Damit diese Anforderungen bei der Entwicklung und Einführung des Standards berücksichtigt werden, hat sich im letzten Jahr der Zentralverband der Elektroindustrie (ZVEI) dieses Themas angenommen. Michels ist als Experte von Weidmüller in dem Arbeitskreis vertreten, dem auch viele andere Unternehmen angehören. „Wichtig ist es, einheitliche Standards zu schaffen“, verdeutlicht der Technologieexperte. „Mit 5G werden Technologien und Mechanismen entwickelt und getestet, die eine zukunftsfähige Kommunikation sicherstellen sollen – und viele Anwendungsfelder liegen in der Vernetzung der Industrie.“

Zukünftig sind in diesem Bereich zwei Szenarien möglich: Sofern ein 5G-Mobilfunknetz von einem Mobilfunkanbieter vorhanden ist, können Geräte und Maschinen mit einer SIM-Karte ausgestattet werden und sich in das Netz einwählen. „Die Technologien und Mechanismen, die mit 5G entwickelt werden, lassen sich aber auch auf die eigene, lokale Infrastruktur, wie das globale Maschinennetzwerk, übertragen“, erklärt Michels.

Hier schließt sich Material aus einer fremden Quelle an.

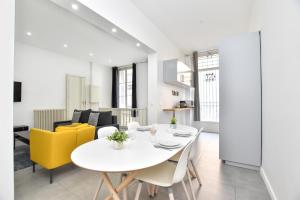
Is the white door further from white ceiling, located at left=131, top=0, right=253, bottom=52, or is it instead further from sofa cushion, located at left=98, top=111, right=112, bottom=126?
white ceiling, located at left=131, top=0, right=253, bottom=52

In diesem Fall werden Maschinen nicht mit einer SIM-Karte ausgestattet, da keine Einwahl bei einem Mobilfunk-Serviceprovider erforderlich ist. Eine Lösung, die aktuell vom ZVEI bevorzugt wird, da Unternehmen hier nicht auf die Einführung von 5G bei den Mobilfunkanbietern warten müssten.

Neben dem Engagement im ZVEI treibt Weidmüller das Thema auch auf internationaler Ebene voran. Gemeinsam mit 16 weiteren Projektpartnern, wie dem Mobilfunkanbieter Telefónica und den Endgeräteherstellern Huawei und Nokia, engagiert sich Weidmüller in einem internationalen Projekt. „Im Rahmen des Forschungsprojektes ‚5GTANGO‘, das von der EU über das Programm ‚Horizon 2020` gefördert wird, sollen Maßnahmen zur Qualifizierung von Services umgesetzt werden, die 5G-Netzwerke flexibel programmierbar und damit besser skalierbar machen“, erklärt Bök, der das Projekt bei Weidmüller betreut.

Für das Unternehmen, das sich immer mehr auf Digitalisierungs- und Automatisierungslösungen spezialisiert, ergeben sich bei 5GTANGO Synergien als Anwender in der eigenen Fertigung und als Anbieter von Lösungen für die Digitalisierung. Mit dem Piloten „Smart Manufacturing“ ermöglicht Weidmüller ein industrielles Anwendungsszenario. In einer Produktionshalle in Detmold wird dazu ein sogenanntes IIoT (Industrial Internet of Things)-Testbed genutzt. „Wir stellen aber nicht nur die Infrastruktur bereit, sondern definieren auch Anforderungen aus industrieller Sicht und unterstützen die forschenden Partner, wie die Universität Paderborn, beim Validieren und Verifizieren der entwickelten Services“, verdeutlicht Bök. Ein weiterer wichtiger Aspekt ist die Unterstützung bei der Verbreitung und der Berichterstattung gemeinsam mit den Projektpartnern der EU-Kommission.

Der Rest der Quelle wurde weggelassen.